### [DOCUMENT SEGMENT]
= Robert Henri Museum =

Museum in Nebraska

Hendee Hotel building, seen in 2026

Archives building, seen in 2026

Gallery building, seen in 2026

The Robert Henri Museum is an art and history museum in Cozad, Nebraska that contains sketches, drawings, and paintings by Robert Henri. The Museum is located in Henri's former home. The Henri Museum is a non-profit educational 501(c)(3) organization.

==Museum collection==
The Henri Museum art collection includes Henri's painting Mariana of Austria, Queen of Spain, which is a copy of the c. 1652 painting by Diego Velázquez. It was donated to the Museum by Janet LeClair in 1988. In 2018, the gallery displays more than 33 drawings, seven paintings, and other items belonging to the artist. A 2017 addition to the collection was Normandie Interior, which Henri completed in 1897. The painting was part of Henri’s first solo exhibition and bought by Frank Southern, the artist’s brother, and kept in the family for the next 120 years.

Aside from Henri's works, the Henri Museum also houses items owned by the Cozad family that relate to the history of Cozad. The town was founded by Henri's father, John Jackson Cozad.

== History ==
The Henri Museum building was originally a house that was built by John Jackson Cozad in 1873. In 1883, Cozad shot a local rancher named Alfred Pearson in Cozad. This shooting resulted from in a dispute over cattle that later escalated in a shouting match, a brawl and gun violence. The mortally wounded Pearson died a month later.

After the shooting, Cozad fled town for Denver. Although Cozad was acquitted in the killing, his wife and sons soon sold the house and left town forever. To escape notoriety, son Robert Henry Cozad changed his name to Robert Henri.

### [DATA SECTION]

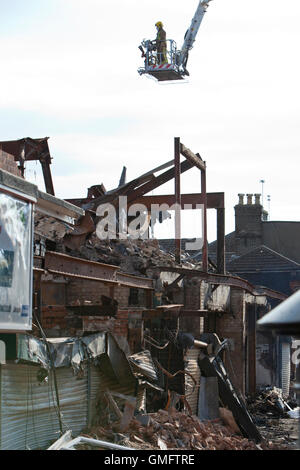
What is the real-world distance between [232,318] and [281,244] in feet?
59.1

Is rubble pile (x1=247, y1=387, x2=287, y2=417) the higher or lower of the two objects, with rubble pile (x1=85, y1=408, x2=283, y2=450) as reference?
lower

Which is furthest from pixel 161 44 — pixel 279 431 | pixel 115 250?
pixel 279 431

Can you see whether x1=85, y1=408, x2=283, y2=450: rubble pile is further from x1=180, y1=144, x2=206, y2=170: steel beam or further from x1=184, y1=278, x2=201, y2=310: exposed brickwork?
x1=180, y1=144, x2=206, y2=170: steel beam

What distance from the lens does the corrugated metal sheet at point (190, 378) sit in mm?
14930

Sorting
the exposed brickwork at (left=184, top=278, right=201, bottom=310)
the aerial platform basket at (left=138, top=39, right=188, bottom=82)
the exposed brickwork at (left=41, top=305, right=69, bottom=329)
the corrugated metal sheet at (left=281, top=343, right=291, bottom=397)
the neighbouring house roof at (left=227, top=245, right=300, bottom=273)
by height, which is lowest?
the corrugated metal sheet at (left=281, top=343, right=291, bottom=397)

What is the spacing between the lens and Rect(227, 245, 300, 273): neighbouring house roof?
103ft

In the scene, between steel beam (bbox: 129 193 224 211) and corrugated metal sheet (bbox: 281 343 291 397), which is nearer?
steel beam (bbox: 129 193 224 211)

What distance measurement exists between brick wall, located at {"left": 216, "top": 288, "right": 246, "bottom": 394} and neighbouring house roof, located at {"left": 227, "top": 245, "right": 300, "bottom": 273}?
1177 centimetres

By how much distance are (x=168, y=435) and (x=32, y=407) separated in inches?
103

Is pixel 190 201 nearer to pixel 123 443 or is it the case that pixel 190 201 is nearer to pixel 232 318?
pixel 232 318

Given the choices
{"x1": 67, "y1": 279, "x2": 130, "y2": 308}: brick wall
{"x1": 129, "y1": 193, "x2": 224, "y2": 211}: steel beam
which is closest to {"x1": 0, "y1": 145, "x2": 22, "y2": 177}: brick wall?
{"x1": 67, "y1": 279, "x2": 130, "y2": 308}: brick wall

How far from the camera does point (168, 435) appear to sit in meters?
11.5

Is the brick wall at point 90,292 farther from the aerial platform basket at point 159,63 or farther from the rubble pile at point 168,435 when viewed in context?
the aerial platform basket at point 159,63
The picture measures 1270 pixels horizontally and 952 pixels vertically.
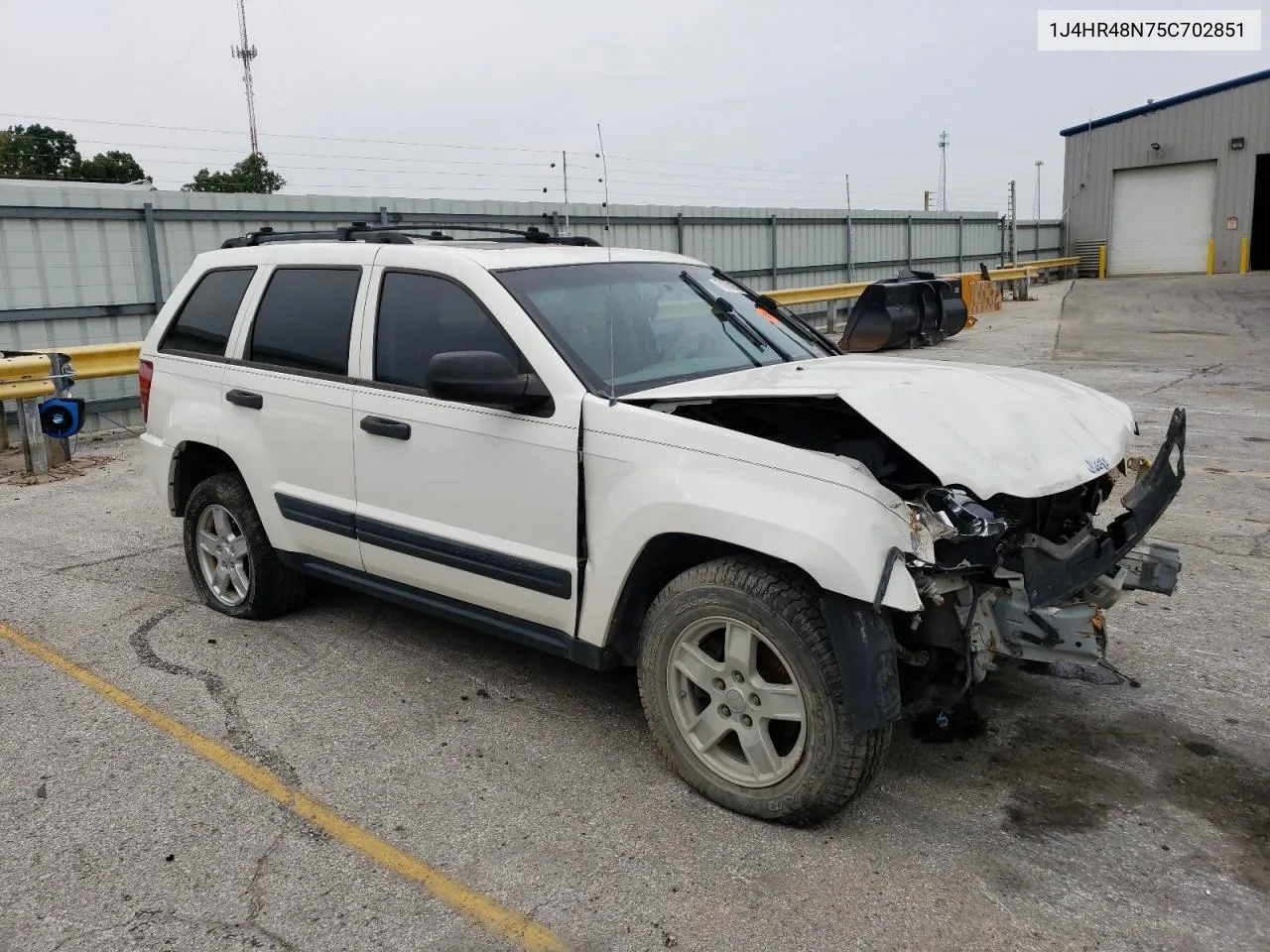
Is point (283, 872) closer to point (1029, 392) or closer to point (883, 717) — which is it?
point (883, 717)

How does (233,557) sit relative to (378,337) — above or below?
below

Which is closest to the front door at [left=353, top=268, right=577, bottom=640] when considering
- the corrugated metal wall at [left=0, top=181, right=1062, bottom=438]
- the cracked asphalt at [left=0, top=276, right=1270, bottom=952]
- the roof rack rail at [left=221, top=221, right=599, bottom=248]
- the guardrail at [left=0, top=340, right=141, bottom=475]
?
the roof rack rail at [left=221, top=221, right=599, bottom=248]

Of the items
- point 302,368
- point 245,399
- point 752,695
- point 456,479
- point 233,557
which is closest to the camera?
point 752,695

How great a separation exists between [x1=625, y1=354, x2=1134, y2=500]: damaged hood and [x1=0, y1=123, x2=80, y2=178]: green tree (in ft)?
154

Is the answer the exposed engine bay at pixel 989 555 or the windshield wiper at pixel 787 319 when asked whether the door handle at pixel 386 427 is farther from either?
the windshield wiper at pixel 787 319

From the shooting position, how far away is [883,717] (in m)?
2.97

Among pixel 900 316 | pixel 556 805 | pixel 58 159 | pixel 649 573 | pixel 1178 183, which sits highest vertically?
pixel 58 159

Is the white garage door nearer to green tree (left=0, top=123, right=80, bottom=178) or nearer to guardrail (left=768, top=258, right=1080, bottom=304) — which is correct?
guardrail (left=768, top=258, right=1080, bottom=304)

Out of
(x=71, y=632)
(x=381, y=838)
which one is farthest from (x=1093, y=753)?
(x=71, y=632)

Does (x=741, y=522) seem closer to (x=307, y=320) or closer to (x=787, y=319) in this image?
(x=787, y=319)

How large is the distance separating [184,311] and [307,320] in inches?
43.0

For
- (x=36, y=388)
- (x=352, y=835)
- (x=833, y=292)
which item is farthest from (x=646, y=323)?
(x=833, y=292)

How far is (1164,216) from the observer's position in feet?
108

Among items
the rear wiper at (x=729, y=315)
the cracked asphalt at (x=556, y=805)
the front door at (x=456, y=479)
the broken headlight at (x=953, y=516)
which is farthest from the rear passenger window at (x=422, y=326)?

### [TASK SET]
[1] According to the Robert Henri Museum article, in what year did John Jackson Cozad build the house that became the museum?
[2] Echo the part of the Robert Henri Museum article that begins at the words "Gallery building, seen" and stops after "educational 501(c)(3) organization.", keeping every word unchanged.

### [ANSWER LIST]
[1] 1873

[2]
Gallery building, seen in 2026

The Robert Henri Museum is an art and history museum in Cozad, Nebraska that contains sketches, drawings, and paintings by Robert Henri. The Museum is located in Henri's former home. The Henri Museum is a non-profit educational 501(c)(3) organization.